== Texto apresentado ==
O Democrata, menos tendencioso e muito defensor dos conterrâneos, nem sempre assistia às peças das companhias visitantes .
O Campeão das Províncias e O Distrito de Aveiro são outros títulos que chegaram até nós mas pouco se referem a aspectos culturais da cidade, preferindo a política local e nacional. 
Apenas dois jornais se destacam de todos os outros: Beira-Mar e Litoral. O primeiro, durante várias edições, incluiu crítica a espectáculos, pela pena de um ilustre aveirense: Querubim Vale Guimarães – mais tarde um advogado famoso da cidade – que, ao longo de grandes colunas, discorria sobre o que acontecia não só no burgo, como também em Lisboa. O segundo jornal, começou a publicar-se em 1951 e, além do suplemento literário que esteve na origem do CETA, nunca ignorou o que se passava no palco do Aveirense.

== Dados do exercício ==

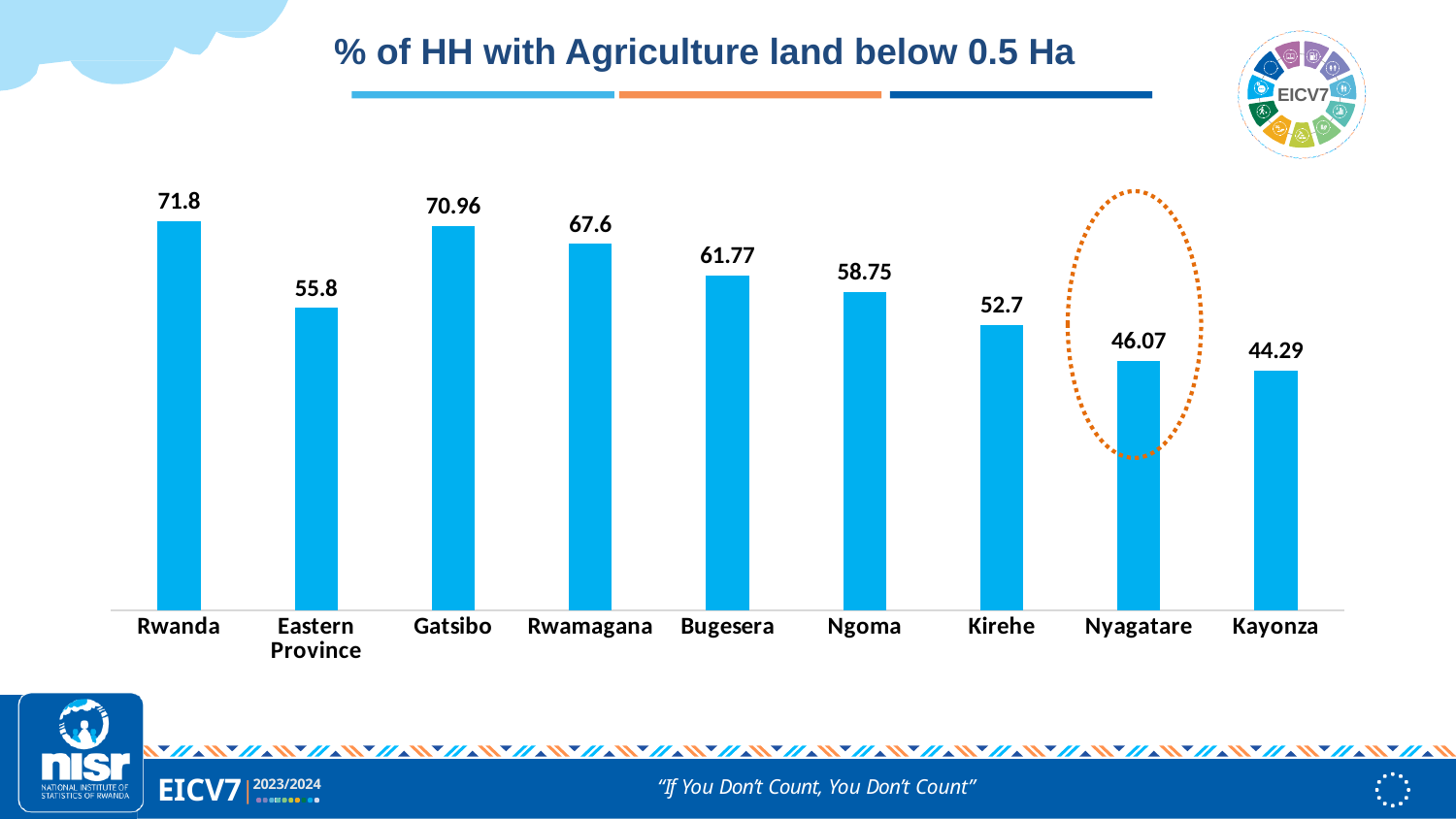
What is the value for Nyagatare? 46.07 What is the value for Eastern Province? 55.8 What is the difference between the values for Rwanda and Eastern Province? 16 Which category has the highest value? Rwanda Which is larger, the value for Rwamagana or the value for Kirehe? Rwamagana What is the title of the chart? % of HH with Agriculture land below 0.5 Ha What kind of chart is this? Bar chart Which category's bar is highlighted with a dotted orange oval? Nyagatare Which category has the lowest value? Kayonza How many categories are shown on the x axis? 9 What is the difference between the values for Bugesera and Ngoma? 3.02 What is the value for Gatsibo? 70.96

== Item da tarefa ==
Transcreva integralmente, sem alterar nada, o texto sobre os jornais de Aveiro.

== Resolução do exercício ==
O Democrata, menos tendencioso e muito defensor dos conterrâneos, nem sempre assistia às peças das companhias visitantes .
O Campeão das Províncias e O Distrito de Aveiro são outros títulos que chegaram até nós mas pouco se referem a aspectos culturais da cidade, preferindo a política local e nacional. 
Apenas dois jornais se destacam de todos os outros: Beira-Mar e Litoral. O primeiro, durante várias edições, incluiu crítica a espectáculos, pela pena de um ilustre aveirense: Querubim Vale Guimarães – mais tarde um advogado famoso da cidade – que, ao longo de grandes colunas, discorria sobre o que acontecia não só no burgo, como também em Lisboa. O segundo jornal, começou a publicar-se em 1951 e, além do suplemento literário que esteve na origem do CETA, nunca ignorou o que se passava no palco do Aveirense.